Interpreting messages from the body to the brain

May 27, 2019

My hopes of blogging more frequently in 2019 have so far been frustrated by a heavy schedule at work.   But even more frustrating has been the fact that during the past few months various things have made it difficult to find time even to run. These things have included preparing our house for sale and attending academic conferences.  Potentially more promising with regard to opportunities for running was the task of bringing our newly purchased canal boat from the south of England to the Midlands. Canal boats travel slowly and the journey took more than two weeks.  During journeys in our previous boat, I usually made the most of opportunities to run along the canal tow path, circling back as required to assist with the task of opening lock gates. However our new boat is much longer and has a deeper draught than our previous boat. Our route to the Midlands included the River Thames from London to Oxford and thence northwards on the Oxford canal. The wide river offers relatively few opportunities to disembark to run along  the riverside path. The Oxford canal meanders through delightful countryside but is notoriously shallow. With the deeper draught of the new boat we faced the risk of running aground. It was best for me to remain on board, prepared to use a pole to lift the bow slightly and nudge the boat towards deeper water, while at the stern my wife put the engine into reverse at appropriate moments to enable the propeller to force water beneath the flat bottom of the boat.  It was a journey with delightful memories, but sadly I did not run along the canal tow path at any point.  As a result, I am now at a lower ebb of fitness than at any time in the past 15 years.

 

Three days ago I set off for a run across the Lakeland Fells. I had no intention of running at even a moderate pace.  My intention was to begin to rebuild some fitness while enjoying the spectacular mountain scenery.  On the steep ascents I clambered upwards maintaining at least three points of contact with the rock over craggy outcrops; on the descents my main goal was to remain upright.   However, on the grassy level ridge-top, I was dismayed by how uncomfortable I felt.  Although my pace was slow, the depth and rate of my breathing told me I was near the upper limit of the aerobic zone. To my dismay, I felt a strong urge to stop and walk.  It is very rare that I ever feel the urge to stop when running. When pushing hard I often need to dig into my reserves of determination to sustain the pace, but I am rarely tempted to slow to a walk.  At first I was inclined to acquiesce to my body’s clamour for respite and simply enjoy the scenery. But before acquiescing I wondered about the nature of the signals my body was sending to my brain.
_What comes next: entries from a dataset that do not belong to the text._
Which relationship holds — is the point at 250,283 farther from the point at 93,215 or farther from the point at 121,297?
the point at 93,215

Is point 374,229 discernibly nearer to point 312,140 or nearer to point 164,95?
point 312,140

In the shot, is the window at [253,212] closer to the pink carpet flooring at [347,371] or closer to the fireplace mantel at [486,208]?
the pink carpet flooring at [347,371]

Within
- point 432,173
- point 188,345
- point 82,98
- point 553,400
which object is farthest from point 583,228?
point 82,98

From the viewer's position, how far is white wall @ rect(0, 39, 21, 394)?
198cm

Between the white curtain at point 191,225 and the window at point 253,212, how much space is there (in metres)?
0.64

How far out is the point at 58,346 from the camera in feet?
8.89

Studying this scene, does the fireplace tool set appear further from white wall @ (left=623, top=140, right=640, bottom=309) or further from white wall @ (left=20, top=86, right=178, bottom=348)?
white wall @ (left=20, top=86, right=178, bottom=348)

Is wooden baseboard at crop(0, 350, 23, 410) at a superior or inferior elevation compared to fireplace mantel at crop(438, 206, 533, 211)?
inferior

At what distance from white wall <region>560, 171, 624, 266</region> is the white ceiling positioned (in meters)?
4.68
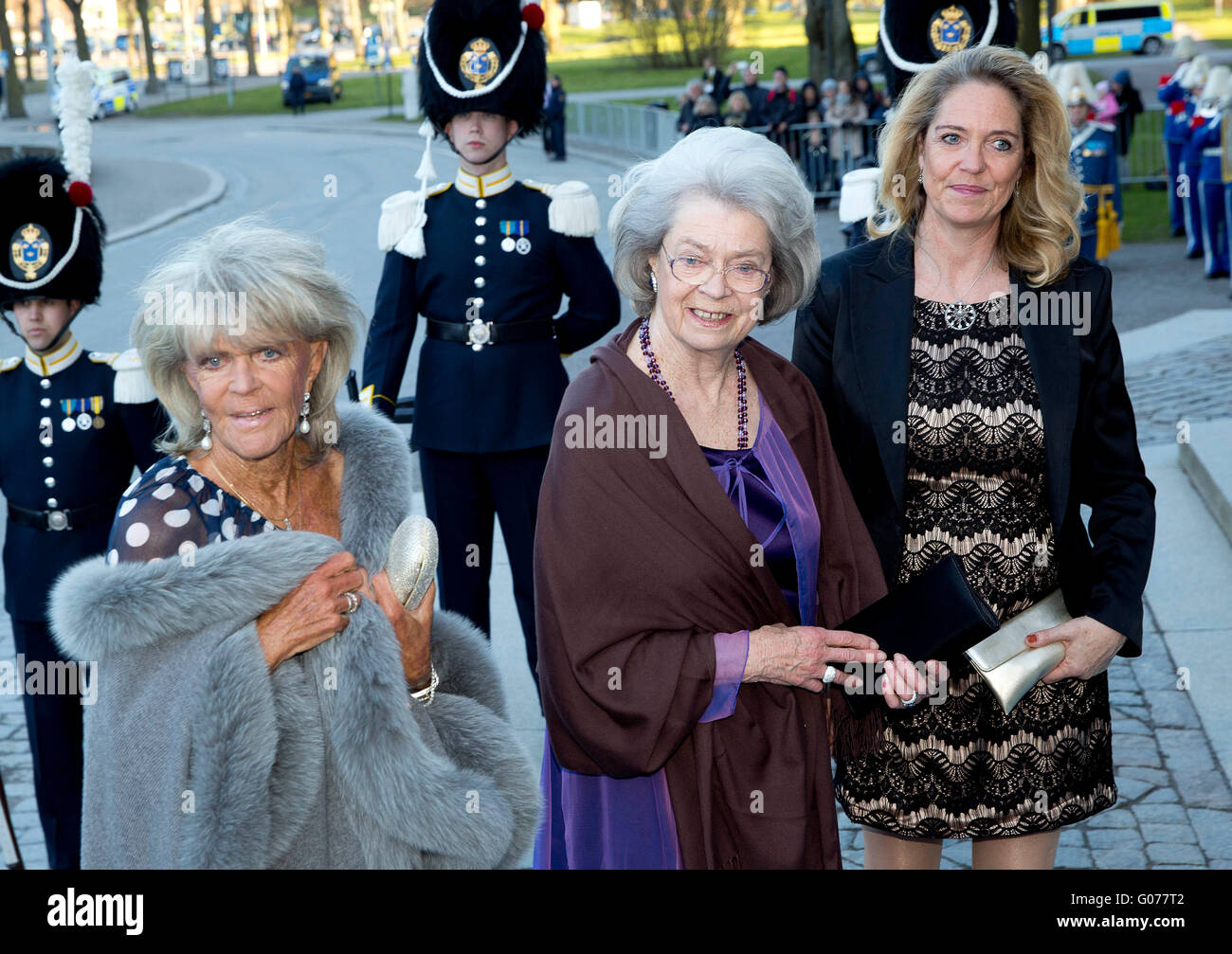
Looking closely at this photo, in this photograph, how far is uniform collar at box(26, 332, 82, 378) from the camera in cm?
436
I was definitely short of breath. No doubt the accumulation of carbon dioxide and acidity in my blood was triggering a barrage of moderately insistent messages from the chemoreceptors in the large blood vessels to my brain. But I usually interpret this level of breathlessness as exhilaration rather than distress.  In addition, my leg muscles felt a little sluggish.   However, there was none of the sharp pain that arises from the transient accumulation of lactic acid when running at speed, nor the dull ache that arises from microscopic damage to muscles after an hour or more of running.  In reality, none of the signals to my brain could be interpreted as pain; they were merely markers of effort.

Possibly on account of the need to avoid wasting precious energy reserves faced by our distant forebears living on the African savannah 2 million years ago, our brains are predisposed to minimise unnecessary effort.  However, in a world where we are no longer prey nor predators in everyday life, this natural predisposition to minimise effort tends to be far too over-protective.   While it is necessary to be a little cautious when returning from a lay-off from running, at this stage of my run, with only a few miles behind me, there was little need for caution.

It was time to reinterpret these signals from body to brain.  The sensation of effort was cause for satisfaction rather a signal of need for rest. However, my legs felt unpleasantly clunky.  At this point I shifted my focus from the clunkiness of my legs and engaged a few of the tricks than promote fluent form.  In particular I focussed on the rhythmic swing of my arms, allowing the down-swing of each arm to pace the lift-off of the opposite foot from stance.   The sensation of clunkiness disappeared.  Despite my slow pace I began to feel like a runner once again, running freely along a mountain ridge with the central Cumbrian Fells defining the skyline ahead of me and the intricate facade of the distant Howgill Fells away to my left, across the valley of the river Lune that marks the natural border between Cumbria and Yorkshire.    I am still far from fit, but it is good to once again feel that I am a runner.